The Maker DAO believes this allocation would be an excellent way to allocate the unused funds and give enough return to the protocol without putting DAI’s peg to the dollar at risk. This way, even though the market is down, investors still stand to gain.
Gaining Victory in “Black Thursday” Lawsuit
Last week, a federal judge dismissed a class-action suit against Maker that alleged that investors in protocol suffered about $8 million in losses because the platform distorted risks.
Filed in April 2020, the “Black Thursday” suit claimed entities affiliated with Maker, including the Maker Ecosystem Growth Foundation, had misrepresented the platform’s secured debt positions as safer investments since they required excessive collateralization.

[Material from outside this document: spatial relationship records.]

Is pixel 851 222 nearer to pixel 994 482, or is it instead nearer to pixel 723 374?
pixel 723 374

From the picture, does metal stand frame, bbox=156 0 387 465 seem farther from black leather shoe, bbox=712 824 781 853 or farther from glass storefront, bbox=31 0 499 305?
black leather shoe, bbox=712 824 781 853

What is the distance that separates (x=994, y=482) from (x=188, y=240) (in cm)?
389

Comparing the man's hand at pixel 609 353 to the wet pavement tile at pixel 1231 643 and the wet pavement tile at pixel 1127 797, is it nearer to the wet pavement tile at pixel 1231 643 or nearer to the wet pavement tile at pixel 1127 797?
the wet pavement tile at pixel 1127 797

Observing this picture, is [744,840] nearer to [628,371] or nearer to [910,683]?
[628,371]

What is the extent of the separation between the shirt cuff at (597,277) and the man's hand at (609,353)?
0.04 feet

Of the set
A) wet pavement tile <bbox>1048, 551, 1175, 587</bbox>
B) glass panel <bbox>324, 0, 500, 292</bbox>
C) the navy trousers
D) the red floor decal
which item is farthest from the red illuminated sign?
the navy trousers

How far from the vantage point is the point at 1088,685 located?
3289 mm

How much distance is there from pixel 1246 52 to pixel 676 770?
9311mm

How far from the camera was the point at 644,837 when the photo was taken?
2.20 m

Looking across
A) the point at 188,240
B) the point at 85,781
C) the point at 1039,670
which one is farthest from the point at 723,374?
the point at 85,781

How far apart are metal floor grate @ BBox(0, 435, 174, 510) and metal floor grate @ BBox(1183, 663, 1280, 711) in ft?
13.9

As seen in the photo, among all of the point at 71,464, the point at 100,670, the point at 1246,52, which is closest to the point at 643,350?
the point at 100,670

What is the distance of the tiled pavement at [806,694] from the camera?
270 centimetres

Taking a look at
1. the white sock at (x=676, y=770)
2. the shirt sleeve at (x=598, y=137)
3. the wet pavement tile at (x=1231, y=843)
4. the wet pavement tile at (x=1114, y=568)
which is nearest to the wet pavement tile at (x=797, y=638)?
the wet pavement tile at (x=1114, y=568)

The Maker Ecosystem Growth Foundation was disbanded in accordance with the strategy spearheaded by founder Rune Christensen to decentralize the protocol.
The complaint was dismissed by Judge Maxine M. Chesney of the United States District Court for the Northern District of California, who said that “Maker Growth [Foundation] is not a proper defendant because it has been dissolved, and therefore lacks the capacity to be sued,” and that the “plaintiff has failed to allege facts sufficient to support each of his claims for relief.”
However, the lead plaintiff, Peter Johnson, alleged that Maker advertised the over-collateralization policy as a protection that limits losses to 13% and ensures the return of the collateral to users. He then went on to claim that when ETH price plunged dramatically in March 2020 during a market-wide crash, his and several others’ positions in the platform were liquidated.
The lawsuit claimed investors suffered losses of $8.3 million and sought $20 million in compensatory and punitive damages. The judge said that the plaintiffs might modify their complaint and file a third version by March 17 because the deficiencies noted in the current version are unprovable.
The Endgame
Besides all this, the protocol continues to work on strengthening its protocol. For starters, MakerDAO’s revenue sources suggest the DAO will look much different than crypto-loan protocols from years past, according to Messari’s research, which noted that their plans to diversify the revenue streams have been very successful thus far, and plans are underway to continue expanding.
Moreover, there has been progressing on the Endgame Plan, which Christensen introduced in Sept., in which he outlined just how the protocol could position itself to weather future crypto regulation.
In his proposal, Christensen suggested lending out DAI in exchange for real-world assets and using the interest earned to purchase ETH in an open market.
According to Christensen, MakerDAO will likely attract attention from US regulators as it issues a dollar-pegged stablecoin. When this happens, the protocol won’t be able to meet the same type of anti-money laundering (AML) sanctions as the ones issued to Tornado Cash.
While accumulating ETH over the next three years might mean letting DAI drift from its dollar peg to become a free-floating asset, it would be the best option for the long-term, relieving the regulatory burden placed on the protocol, he said at the time.
For now, it seems highly unlikely MakerDAO would have any need to execute such a plan. But work has already started on this, and Q4 saw the first official Endgame Governance Vote, where several preliminary proposals were approved, and multiple teams announced the establishment of Clusters and drafts of an Endgame Constitution and Framework.
Overall, things are looking good for Maker (MKR), but the price of the digital asset may not see more momentum given that we are still in a bear market, but the continued development can help MKR prices in the future.